Je m’attendais au pire et je ne fus pas déçu. Le commissariat était un champ de ruines qui se consumait. Le carrefour qui précédait l’entrée, était jonché de bien plus de cadavres que lors de mon départ pour la Fange.

Mouez me fit signe de rester accroupi. Les voitures de police calcinées continuaient de brûler sous l’effet d’une bombe incendiaire et éclairaient les silhouettes des camés errants qui scandaient entre leurs dents :

– Le soleil est là… le soleil est là…

Ils semblaient dispersés mais en les comptant bien, ils représentaient plus d’une centaine. Et ils se tenaient entre nous et le commissariat.

– Merde, fis-je.

– Tu l’as dit, le timing va être serré.

– Et comment on traverse ?

Mouez décocha un sourire malicieux.

– En faisant la même chose qu’eux. En réclamant le soleil.

Nous nous redressâmes, le cœur battant. Il rabattit le fusil d’assaut le long de son flanc et entama une démarche erratique, que je m’empressai d’imiter. Nous commençâmes à bredouiller, alors que nous traversions leurs rangs.

– Le soleil… nous voulons voir le soleil…

Aucun d’eux ne fit attention à nous, ils nous prenaient chacun pour l’un des leurs. Personne ne remarqua le fusil de Mouez.
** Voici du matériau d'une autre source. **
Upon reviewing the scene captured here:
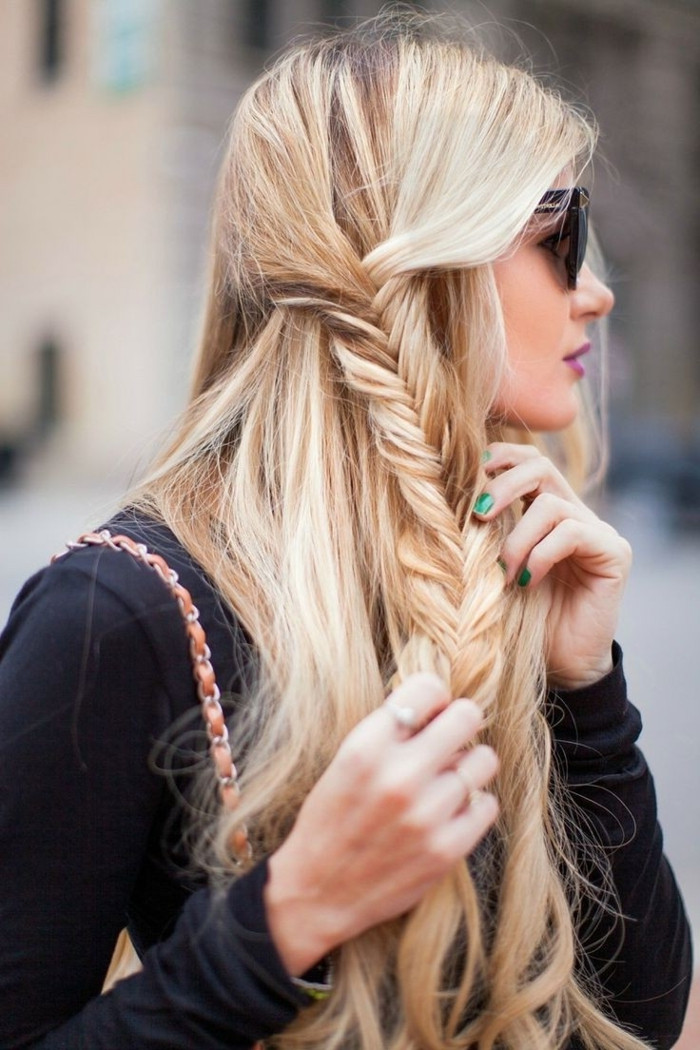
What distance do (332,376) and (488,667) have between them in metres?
0.46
L’un d’eux me flanqua une crise cardiaque lorsqu’il me retint par l’épaule. Son regard dément me fouilla.

– Les signes sont là… verra-t-on le soleil ?

J’évitai de plonger mes yeux dans les siens, qu’il ne réalise pas que je n’avais jamais pris de Vipère Jaune. Mouez répondit à ma place.

– Oui, bientôt.

L’autre s’écarta et nous rejoignîmes le commissariat à un trot plus dynamique. Deux Éclairés gardaient l’entrée, ouvrant le portail – enfin ce qu’il en restait – à notre intention lorsqu’ils reconnurent Mouez.
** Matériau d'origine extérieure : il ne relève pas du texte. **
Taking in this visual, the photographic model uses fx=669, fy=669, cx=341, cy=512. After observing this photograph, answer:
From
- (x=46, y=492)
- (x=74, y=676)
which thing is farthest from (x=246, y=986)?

L’expression qu’ils affichaient ne m’inspirait pas la confiance absolue. Ils paraissaient défaits, au bord du désespoir, le désespoir de ceux qui n’espéraient pas pouvoir échapper à la tempête. Le hall répercutait les gémissements de douleur des blessés, avachis contre les murs, sur des fauteuils ou à même le sol.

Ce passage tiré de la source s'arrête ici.